Should you choose to accept our offer, simply complete, sign and return the Agreement of Assignment and Transfer enclosed and have all signatures Medallion Signature Guaranteed. Medallion Signature Guarantees can be obtained at most banks and brokerage firms at no cost. You will receive your check promptly following our receipt of written confirmation from the Company’s transfer agent that the transfer has occurred. CMG is not affiliated with CatchMark Timber or its management, and is seeking to acquire Shares for investment purposes only. CMG may choose to resell some or all of the Shares it receives in this Offer to another party. This offer is limited to our purchasing an aggregate of 200,000 Shares of each B Class, or 6.3% of each Class B-2 and B-3 shares outstanding, and will expire at 5:00 P.M. PST on November 6, 2014. Shortly, you should receive a letter from CatchMark Timber regarding our offer, which you may wish to consider prior to making a decision about selling your shares.
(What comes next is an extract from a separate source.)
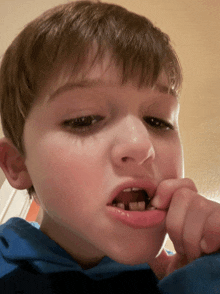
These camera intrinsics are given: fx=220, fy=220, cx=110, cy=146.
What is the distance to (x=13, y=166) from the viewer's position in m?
0.46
More information about the company is available from CatchMark Timber or on the SEC’s EDGAR website. CMG retains the right to amend this offer at any time, and it is subject to the terms of the Offer. As with any transaction involving your investment, there are risks associated with accepting our offer, including, but not limited to the following:
• Our offer price was determined by applying a discount to the recent trading price of CTT’s Class A Shares, although we cannot attest to the validity of using such a method for these purposes. Whether or not our method of valuation is appropriate, we believe that the company’s shares are or will be worth more than our offer price, and therefore, our offer may not represent a fair assessment of the shares’ potential value upon conversion to listed shares or upon a sale of the Class A shares. If the market price of the Class A Shares remained at or above the current market Price at the time of the future conversion dates, then Shareholders who retain their Shares would receive a higher price by selling the A Shares at that future date, as compared to our offer price.
• Any and all dividends paid or payable to you by the company on or after November 6, 2014, will belong to CMG. To the extent you receive and retain dividends after that date, the same amount would be deducted from your sale proceeds. If you participate in the dividend reinvestment program, then any Shares purchased after the date of this Offer will be sold to us if you indicate that you wish to sell “All” your Shares; further, the sale proceeds for your Shares will be reduced by the amount of such dividends as if you had received them.